● **Required actions**
**a)** From the post about therapy, list each way the writer says they were treated during CBT.
**b)** Summarize the post about therapy in two sentences.
**c)** Answer from the post about therapy, one answer a line:
(i) How long had the writer dealt with depression and anxiety?
(ii) What did the writer want to print off?
(iii) How would the CBT sessions always end?

═══ Document segment

Table of Contents
In my previous post, I talked about how I wanted to print off my DBT flash cards, I thought I should create a post discussing my thoughts about dialectical behaviour therapy.
CBT
When trying to improve my mental health following a decade of depression and anxiety, I had the most popular form of therapy - cognitive behavioural therapy, or CBT. But I found it to be an extremely distressing experience, and although the process began with optimism, I soon felt dread at starting a session as they would always end with me upset crying and with a sense that I was so broken I couldn’t be fixed.
This was because I was constantly told off for not doing the activities properly, and questioned if I did actually want to get better, despite me trying my absolute best. I tried so hard to do all sorts of exercises, but when I would do them honestly I gave responses they didn’t like, or I said how difficult something was and told to just keep doing it anyway until it worked. It felt like they wanted me to gaslight myself and my emotions by pretending what I was feeling wasn’t real, and that if I simply lied to myself enough, then that would be the new reality.

══════
═══ Provided data

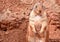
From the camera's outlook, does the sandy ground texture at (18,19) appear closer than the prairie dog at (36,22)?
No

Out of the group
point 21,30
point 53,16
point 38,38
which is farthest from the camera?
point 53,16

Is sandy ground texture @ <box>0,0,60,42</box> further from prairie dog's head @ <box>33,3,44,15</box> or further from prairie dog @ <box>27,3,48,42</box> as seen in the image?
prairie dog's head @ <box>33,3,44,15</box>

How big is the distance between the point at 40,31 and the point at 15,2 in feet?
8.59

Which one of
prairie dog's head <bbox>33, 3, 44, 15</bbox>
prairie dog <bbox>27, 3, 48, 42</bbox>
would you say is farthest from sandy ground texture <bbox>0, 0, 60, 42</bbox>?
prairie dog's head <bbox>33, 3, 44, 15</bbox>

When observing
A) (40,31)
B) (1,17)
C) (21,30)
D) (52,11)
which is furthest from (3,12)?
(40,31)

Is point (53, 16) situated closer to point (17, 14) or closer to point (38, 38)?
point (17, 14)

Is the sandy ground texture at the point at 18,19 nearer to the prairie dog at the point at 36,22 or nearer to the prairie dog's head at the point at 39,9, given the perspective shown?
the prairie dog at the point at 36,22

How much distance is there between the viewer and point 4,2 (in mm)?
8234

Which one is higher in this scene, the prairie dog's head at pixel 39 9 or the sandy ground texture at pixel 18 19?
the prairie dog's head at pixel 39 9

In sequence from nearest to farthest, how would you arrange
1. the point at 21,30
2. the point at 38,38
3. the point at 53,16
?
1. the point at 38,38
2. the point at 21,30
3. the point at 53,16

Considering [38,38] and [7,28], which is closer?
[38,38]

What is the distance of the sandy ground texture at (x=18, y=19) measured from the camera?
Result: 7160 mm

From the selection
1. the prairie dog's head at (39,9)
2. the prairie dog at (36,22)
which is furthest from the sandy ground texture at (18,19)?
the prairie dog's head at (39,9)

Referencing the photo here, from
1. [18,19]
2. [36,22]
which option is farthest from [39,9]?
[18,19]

══════

● **Results in order**
**a)**
- Told off for not doing the activities properly
- Questioned about whether they actually wanted to get better
- Told to keep doing something anyway until it worked, after saying how difficult it was

**b)** After a previous post about printing DBT flash cards, the writer sets out to discuss dialectical behavior therapy, starting with the CBT they had after a decade of depression and anxiety. That CBT was extremely distressing: sessions ended in tears because they were told off and questioned about wanting to get better, and it felt as though they were expected to pretend their feelings weren't real.

**c)**
(i) A decade
(ii) DBT flash cards
(iii) With the writer upset and crying, feeling so broken they couldn't be fixed